Искренний смех утоплен, никто его не заметит – и не приведи Господи! – на этом свете не осталось ни одного живого человека, слышавшего этот смех, глубокий, утробный, блеющий, словно кишечником издаваемый, – кто слышал его, невольно морщился, потому что – ломило зубы, как от чего-то очень кислого; ни один нос пришлось разбить дразнящим, пока не научился подавлять этот жуткий смех ценой невероятных усилий, прятать внутри себя, – в такие минуты Дорогин замирал, ничего не видя, не слыша и не понимая, не в силах пошевелить даже пальцем, по всему телу пробегали судорожные волны, руки дрожали, лицо менялось от напряжения, это было немного похоже на предсмертную агонию и поначалу пугало тех немногих людей, которые становились свидетелями этого – потом привыкли.
– Водов! – вскрикнул Дорогин, проглотив весь свой смех без остатка, придя в себя и вновь обретя способность думать, говорить и двигаться, намеренно делая ударение на первую букву "о" в фамилии пресс-секретаря, что очень тому не нравилось и он всегда и всех, включая президента, вежливо и с лукавой улыбочкой поправлял, терпеливо объясняя, что в тартарских фамилиях ударение всегда делается на последний слог "ов". В фамилии президента такого слога не было: это слегка его обескураживало – вот же, есть что-то у другого человека, чего нет у меня, – хотелось это отнять и присобачить к своей фамилии, сделав её Дорогинов, а ту лишить этого слога, – мысль об этом забавляла.

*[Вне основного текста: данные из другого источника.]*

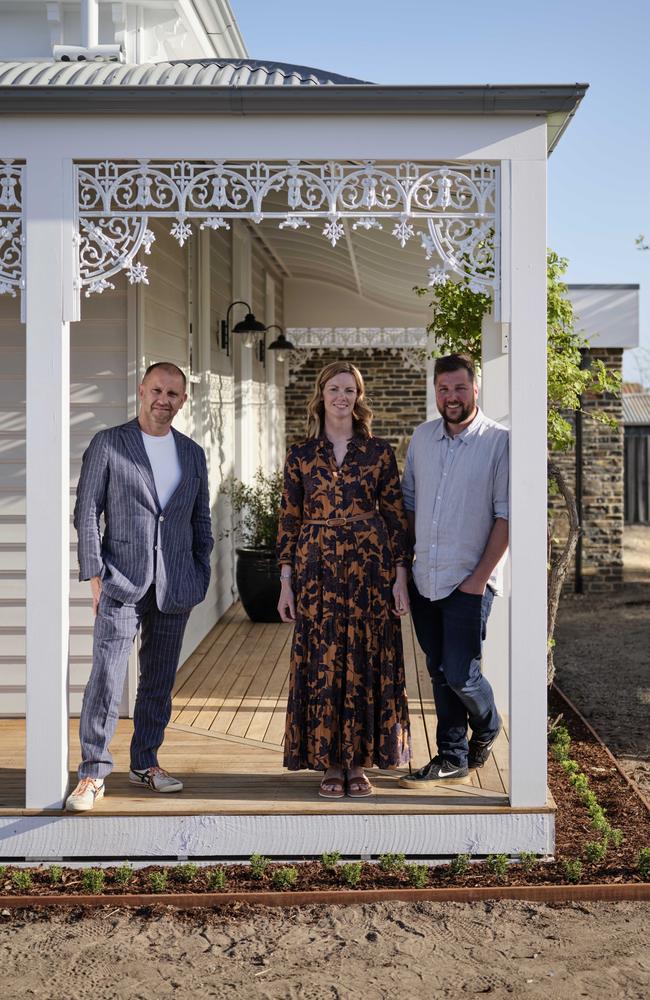 Anthony Burke with Bree and Luke of Belmont in front of their home which was transformed in season one of Grand Designs Transformations.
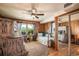 Cozy bedroom with wood paneling and a mirrored closet at 134 Mohican Dr., Georgetown, SC 29440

Пресс-секретарь в бесконечный уже раз терпеливо поправил президента, объяснив, как надо правильно произносить его фамилию, – это вошло уже в привычку – после чего сделал внимательный вид, демонстрируя, что теперь готов его выслушать.
– Давай признавайся немедленно! – намеренно грозно повысил голос Дорогин. – В прошлый раз ты мне какую-то пургу гнал, свою придумку-чиканутку представил… Всех чудиков исчерпал уже, многие пошли по сотому разу, выдумал сам какую-то ересь и мне подсунул на блюдечке… И ведь человека нашел, который весь этот бред согласился мне на уши повесить. Колись, сколько ему забашлял за этот цирк – надо признать, довольно забавный.
– Ни копейки сверх той суммы, которая оговаривается заранее и оплачивается за каждую презентацию. Люди трудятся всё-таки…
– Люди? Теперь они у тебя люди. Ты же их чиканутиками называешь.
– Правильно. Они чиканутики где-то там у себя, в своих дебрях и подворотнях, но как только попадают сюда, становятся людьми… На какое-то время, пока трудятся здесь на благо Тартарии, они – госслужащие. Людьми их делает зарплата, которую мы им даем за проделанную работу и ничего больше.
– А-а! Спасибо за разъяснение! Теперь я знаю, кто такие люди… И что, ты хочешь сказать, что капропоклонники реально существуют?
– Конечно, существуют. В прошлый раз вы видели главного адепта этого необычного культа. Предупреждая ваш вопрос, отвечу: их довольно много разбросано по всей нашей необъятной родине. Пробовали их запрещать и строго наказывать, но тогда их становится только больше, уходят в подполье и там множатся, – видимо, среда способствует. Поэтому все запреты и ограничения сняли, теперь их количество держится в пределах расчетной нормы.
– Спасибо, кстати, что предупредил и снабдил ароматическими затычками для ноздрей, хотя даже сквозь них вонь чувствовалась. Насколько я понял, они любым экскрементам поклоняются, даже шкалу разработали. На каком там месте человеческие экскременты в их системе ценностей?